Bundesarbeitsgericht · Urteil vom 17. Dezember 2015
6 AZR 709/14
Abwicklungsvertrag - vorzeitiges Ausscheiden - Schriftform
- Gericht
- Bundesarbeitsgericht, Erfurt
- Spruchkörper
- 6. Senat
- Entscheidungsart
- Urteil
- Datum
- 17. Dezember 2015
- Aktenzeichen
- 6 AZR 709/14
- ECLI
- ECLI:DE:BAG:2015:171215.U.6AZR709.14.0
- Dokumentnummer
- KARE600049022
Amtlicher Leitsatz
Ein Abwicklungsvertrag kann für den Arbeitnehmer die Möglichkeit vorsehen, sein vorzeitiges Ausscheiden aus dem Arbeitsverhältnis zu erklären. Eine solche Erklärung bedarf jedoch gemäß § 623 BGB zwingend der Schriftform.
Tenor
1. Auf die Revision der Beklagten wird das Urteil des Landesarbeitsgerichts Baden-Württemberg - Kammern Freiburg - vom 20. August 2014 - 9 Sa 40/14 - aufgehoben.
2. Die Berufung der Klägerin gegen das Urteil des Arbeitsgerichts Freiburg vom 1. April 2014 - 11 Ca 1/14 - wird zurückgewiesen.
3. Die Klägerin hat die Kosten der Berufung und der Revision zu tragen.
Tragende Normen
Vorschriften, die im amtlichen Leitsatz zitiert werden — um sie ging es in der Entscheidung.
Aus den Gründen
Auszug — die ersten 15 von 43 Absätzen. Der vollständige Text steht im amtlichen Portal.

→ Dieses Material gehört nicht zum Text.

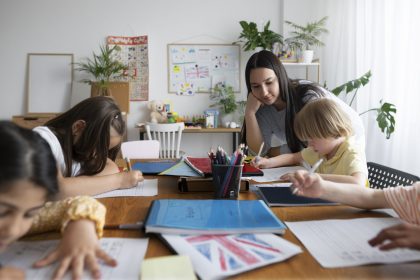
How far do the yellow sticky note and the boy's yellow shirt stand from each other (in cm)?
75

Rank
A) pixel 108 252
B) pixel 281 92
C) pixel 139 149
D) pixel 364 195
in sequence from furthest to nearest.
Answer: pixel 139 149 → pixel 281 92 → pixel 364 195 → pixel 108 252

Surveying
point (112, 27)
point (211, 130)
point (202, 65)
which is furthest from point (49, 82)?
point (211, 130)

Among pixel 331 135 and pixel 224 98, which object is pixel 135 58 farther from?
pixel 331 135

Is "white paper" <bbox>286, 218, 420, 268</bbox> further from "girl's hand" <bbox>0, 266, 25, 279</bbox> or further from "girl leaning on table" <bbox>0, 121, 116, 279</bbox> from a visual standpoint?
"girl's hand" <bbox>0, 266, 25, 279</bbox>

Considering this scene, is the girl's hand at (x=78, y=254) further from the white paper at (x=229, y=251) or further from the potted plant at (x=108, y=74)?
the potted plant at (x=108, y=74)

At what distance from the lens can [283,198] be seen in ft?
3.27

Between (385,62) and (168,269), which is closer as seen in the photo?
(168,269)

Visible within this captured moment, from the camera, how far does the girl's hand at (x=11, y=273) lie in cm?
53

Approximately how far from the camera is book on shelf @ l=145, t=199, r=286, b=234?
0.72 m

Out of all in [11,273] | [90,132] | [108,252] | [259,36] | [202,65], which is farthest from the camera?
[202,65]

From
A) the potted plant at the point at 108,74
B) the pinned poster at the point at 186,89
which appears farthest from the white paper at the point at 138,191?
the pinned poster at the point at 186,89

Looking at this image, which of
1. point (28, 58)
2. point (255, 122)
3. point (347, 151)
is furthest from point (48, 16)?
point (347, 151)

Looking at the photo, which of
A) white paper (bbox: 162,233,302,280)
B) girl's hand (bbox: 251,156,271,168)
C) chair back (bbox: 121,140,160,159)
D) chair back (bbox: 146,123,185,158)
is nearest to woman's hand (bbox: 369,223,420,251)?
white paper (bbox: 162,233,302,280)

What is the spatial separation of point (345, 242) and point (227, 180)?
0.39 m
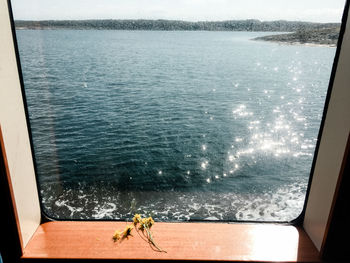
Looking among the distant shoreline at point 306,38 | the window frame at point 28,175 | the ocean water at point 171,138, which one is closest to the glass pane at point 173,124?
the ocean water at point 171,138

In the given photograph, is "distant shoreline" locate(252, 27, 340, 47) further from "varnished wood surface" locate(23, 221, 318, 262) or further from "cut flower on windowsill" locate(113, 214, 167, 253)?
"cut flower on windowsill" locate(113, 214, 167, 253)

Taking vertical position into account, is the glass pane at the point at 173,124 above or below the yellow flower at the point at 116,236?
below

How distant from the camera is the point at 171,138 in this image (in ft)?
44.0

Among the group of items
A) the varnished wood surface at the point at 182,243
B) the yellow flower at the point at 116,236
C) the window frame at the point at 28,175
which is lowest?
the varnished wood surface at the point at 182,243

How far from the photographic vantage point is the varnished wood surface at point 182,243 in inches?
52.1

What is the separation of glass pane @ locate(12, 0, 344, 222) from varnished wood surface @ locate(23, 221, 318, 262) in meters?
1.55

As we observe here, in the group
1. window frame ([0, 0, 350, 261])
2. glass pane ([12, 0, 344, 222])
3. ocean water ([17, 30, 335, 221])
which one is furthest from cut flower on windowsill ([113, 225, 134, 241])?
ocean water ([17, 30, 335, 221])

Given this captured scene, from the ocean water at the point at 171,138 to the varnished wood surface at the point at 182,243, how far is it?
310 centimetres

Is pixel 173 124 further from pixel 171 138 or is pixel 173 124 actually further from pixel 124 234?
pixel 124 234

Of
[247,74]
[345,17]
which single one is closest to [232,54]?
[247,74]

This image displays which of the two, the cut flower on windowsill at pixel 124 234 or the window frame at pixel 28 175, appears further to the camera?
the cut flower on windowsill at pixel 124 234

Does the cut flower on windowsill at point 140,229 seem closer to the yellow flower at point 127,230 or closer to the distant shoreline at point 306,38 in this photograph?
the yellow flower at point 127,230

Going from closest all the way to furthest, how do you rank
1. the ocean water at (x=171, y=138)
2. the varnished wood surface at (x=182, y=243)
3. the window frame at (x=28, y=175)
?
1. the window frame at (x=28, y=175)
2. the varnished wood surface at (x=182, y=243)
3. the ocean water at (x=171, y=138)

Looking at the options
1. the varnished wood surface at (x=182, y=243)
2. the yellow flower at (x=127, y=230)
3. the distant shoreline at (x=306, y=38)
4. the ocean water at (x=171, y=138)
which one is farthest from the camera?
the distant shoreline at (x=306, y=38)
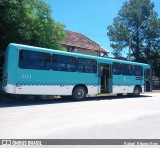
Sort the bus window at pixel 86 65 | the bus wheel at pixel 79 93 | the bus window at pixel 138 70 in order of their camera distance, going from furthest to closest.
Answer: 1. the bus window at pixel 138 70
2. the bus window at pixel 86 65
3. the bus wheel at pixel 79 93

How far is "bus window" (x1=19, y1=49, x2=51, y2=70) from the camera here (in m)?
13.3

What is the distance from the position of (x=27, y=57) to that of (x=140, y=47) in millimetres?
33275

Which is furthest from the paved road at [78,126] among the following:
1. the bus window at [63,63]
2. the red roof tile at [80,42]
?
the red roof tile at [80,42]

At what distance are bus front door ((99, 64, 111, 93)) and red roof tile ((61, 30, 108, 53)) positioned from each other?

Die Revision ist zulässig und begründet. Entgegen der Auffassung des Landesarbeitsgerichts ist die Berufung der Klägerin zurückzuweisen. Das Arbeitsverhältnis wurde nicht durch die sog. Ankündigung in dem Telefaxschreiben vom 26. November 2013 zum 30. November 2013 beendet. Bei dem Schreiben handelt es sich um eine Kündigung, welche gemäß § 623 BGB der Schriftform des § 126 BGB bedarf. Diese wurde durch die Übermittlung per Telefax nicht gewahrt. Die Kündigung ist daher gemäß § 125 Satz 1 BGB nichtig.
A. Die Revision ist zulässig. Die Schriftsätze, mit denen sie eingelegt und begründet wurde, sind von einer postulationsfähigen Rechtsanwältin unterzeichnet (§ 11 Abs. 4 Satz 1, Satz 2 ArbGG). Diese handelte offensichtlich gemäß § 7 Abs. 4 Satz 2 PartGG als Vertreterin der nach § 7 Abs. 4 Satz 1 PartGG prozessbevollmächtigten Partnerschaftsgesellschaft.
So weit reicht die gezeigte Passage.